### GIVEN INFORMATION ###

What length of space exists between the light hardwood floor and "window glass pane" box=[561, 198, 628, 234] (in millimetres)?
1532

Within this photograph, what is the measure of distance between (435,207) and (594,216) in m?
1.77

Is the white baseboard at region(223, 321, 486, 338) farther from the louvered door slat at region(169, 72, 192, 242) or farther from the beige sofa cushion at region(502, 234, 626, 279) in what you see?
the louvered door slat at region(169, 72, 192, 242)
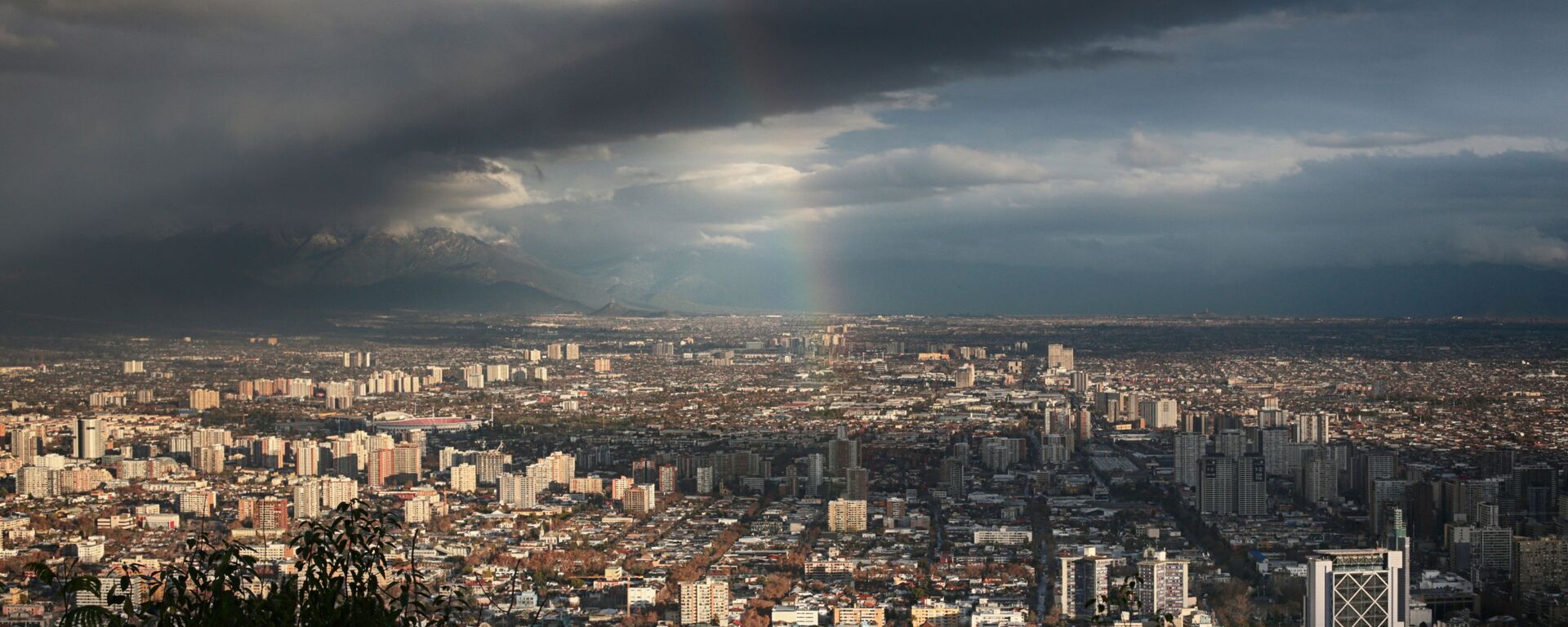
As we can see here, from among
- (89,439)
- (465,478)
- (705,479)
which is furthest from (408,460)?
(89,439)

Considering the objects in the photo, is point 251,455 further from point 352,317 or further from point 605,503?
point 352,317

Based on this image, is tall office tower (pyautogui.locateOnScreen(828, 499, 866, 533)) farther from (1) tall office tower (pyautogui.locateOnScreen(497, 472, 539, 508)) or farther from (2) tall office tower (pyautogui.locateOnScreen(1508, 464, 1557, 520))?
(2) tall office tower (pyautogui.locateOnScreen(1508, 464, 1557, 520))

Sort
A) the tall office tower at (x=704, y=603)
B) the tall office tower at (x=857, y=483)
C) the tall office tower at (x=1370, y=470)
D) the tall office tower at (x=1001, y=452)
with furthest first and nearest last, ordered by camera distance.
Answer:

###

__EXERCISE DETAILS__:
Copy all of the entries above word for word, leaving out the pictures.

__COMPLETED EXERCISE__:
What length of space exists between the light hardwood floor and "window glass pane" box=[561, 198, 628, 234] (in millimetres)?
1532

Within this photograph, what is the measure of distance between (435,207) and (594,216) in m?
1.77

Is the white baseboard at region(223, 321, 486, 338) farther from the louvered door slat at region(169, 72, 192, 242) or farther from the beige sofa cushion at region(502, 234, 626, 279) in what you see?
the louvered door slat at region(169, 72, 192, 242)
As we can see here, from among
- (89,439)
- (465,478)
- (705,479)
which is furthest from (408,460)?
(89,439)

Considering the objects in the photo, is point 251,455 further from point 352,317 or further from point 605,503?
point 352,317

Based on this image, is tall office tower (pyautogui.locateOnScreen(828, 499, 866, 533)) farther from (1) tall office tower (pyautogui.locateOnScreen(497, 472, 539, 508)) or farther from (2) tall office tower (pyautogui.locateOnScreen(1508, 464, 1557, 520))?
(2) tall office tower (pyautogui.locateOnScreen(1508, 464, 1557, 520))

Sort
A) the tall office tower at (x=704, y=603)
B) the tall office tower at (x=857, y=483)
C) the tall office tower at (x=1370, y=470)
D) the tall office tower at (x=1001, y=452)
with furthest first and nearest last, ordered by camera distance.
Answer:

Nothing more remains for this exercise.